Further, ICE agents must get the approval of their Field Office Director in order to remove any illegal alien not in these three categories. Significantly, PEP also makes it harder for ICE to take custody of criminal aliens through the use of detainers, which allow ICE officers to request information or custody of aliens currently in state and local jails and prisons.
Why is PEP bad policy?
PEP Threatens Public Safety
In 2016, ICE estimates that approximately 2.1 million criminal aliens are living in the United States, over 1.9 million of which are removable from the country. PEP allows criminal aliens who are already in law enforcement custody and identified as deportable by ICE to be released back onto the streets to commit additional crimes, creating more victims and putting the public at risk. In 2015, ICE reported releasing nearly 20,000 criminal aliens with more than 64,000 convictions. These convictions included more than 12,000 DUIs, nearly 2,000 cases of assault, over 200 kidnappings, and more than 200 homicides.
PEP Allows Sanctuary Cities to Obstruct Immigration Enforcement Issues
The new detainer forms created in PEP authorize state and local law enforcement officers to circumvent federal agents’ judgment and refuse compliance with federal requests for cooperation and assistance, pursuant to a jurisdiction’s sanctuary policy. In addition to allowing preventable crimes to occur, sanctuary policies undermine national security efforts, are expensive, create a magnet for further illegal immigration, and conflict with federal law.
PEP Wastes Law Enforcement Resources
Public resources are best utilized when the federal government can obtain custody of wanted criminal aliens at the time they are apprehended by law enforcement. It is very expensive and makes little sense to tie the hands of ICE agents and force law enforcement to release deportable aliens back onto the streets. A 2015 study conducted by a researcher from Texas Tech University School of Law estimated that American taxpayers spent $1.87 billion in costs related to the incarceration of illegal aliens in 2014. These costs will inevitably increase as PEP ensures fewer criminal aliens are removed from the United States.
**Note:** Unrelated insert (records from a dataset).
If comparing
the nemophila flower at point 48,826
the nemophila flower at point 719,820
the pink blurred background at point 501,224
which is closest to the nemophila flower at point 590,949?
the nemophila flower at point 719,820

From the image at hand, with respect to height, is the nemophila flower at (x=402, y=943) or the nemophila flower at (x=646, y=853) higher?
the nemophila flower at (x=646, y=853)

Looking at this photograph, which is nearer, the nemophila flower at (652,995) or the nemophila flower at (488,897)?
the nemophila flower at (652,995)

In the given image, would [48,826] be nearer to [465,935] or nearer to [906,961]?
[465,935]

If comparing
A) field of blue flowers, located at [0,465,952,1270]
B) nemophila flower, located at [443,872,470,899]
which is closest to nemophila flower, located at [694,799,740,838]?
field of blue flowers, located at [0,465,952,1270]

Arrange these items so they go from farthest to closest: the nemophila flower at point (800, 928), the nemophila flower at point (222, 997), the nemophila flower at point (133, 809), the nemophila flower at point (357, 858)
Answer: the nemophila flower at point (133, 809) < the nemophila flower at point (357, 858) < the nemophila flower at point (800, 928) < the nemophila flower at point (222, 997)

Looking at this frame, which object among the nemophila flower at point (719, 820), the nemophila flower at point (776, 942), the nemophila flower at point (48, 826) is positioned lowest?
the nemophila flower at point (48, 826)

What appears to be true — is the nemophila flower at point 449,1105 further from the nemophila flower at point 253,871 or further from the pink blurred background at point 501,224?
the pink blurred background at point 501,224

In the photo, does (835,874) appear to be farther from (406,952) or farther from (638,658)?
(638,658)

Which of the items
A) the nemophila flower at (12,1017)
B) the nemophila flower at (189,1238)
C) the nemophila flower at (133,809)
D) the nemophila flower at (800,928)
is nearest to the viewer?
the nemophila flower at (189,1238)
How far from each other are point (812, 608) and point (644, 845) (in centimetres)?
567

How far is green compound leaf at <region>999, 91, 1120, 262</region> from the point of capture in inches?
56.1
PEP Encourages Additional Illegal Immigration to the United States
Negligible enforcement of immigration law tells the world that our immigration laws are not meant to be taken seriously. With over 11 million illegal aliens currently residing in the U.S., and hundreds of thousands more unlawfully crossing the border and overstaying visas each year, states all around the country are subject to the problems caused by unchecked illegal immigration. American families are increasingly bearing the costs of increased crime, overburdened healthcare systems, overwhelmed public schools, and depleted public benefits and services. While the decrease in quality of life attributable to illegal immigration is incalculable, FAIR estimates that the annual fiscal cost of illegal immigration to U.S. taxpayers—after accounting for tax revenue received from illegal aliens—is roughly $113 billion, with the majority of these costs spent at the state level.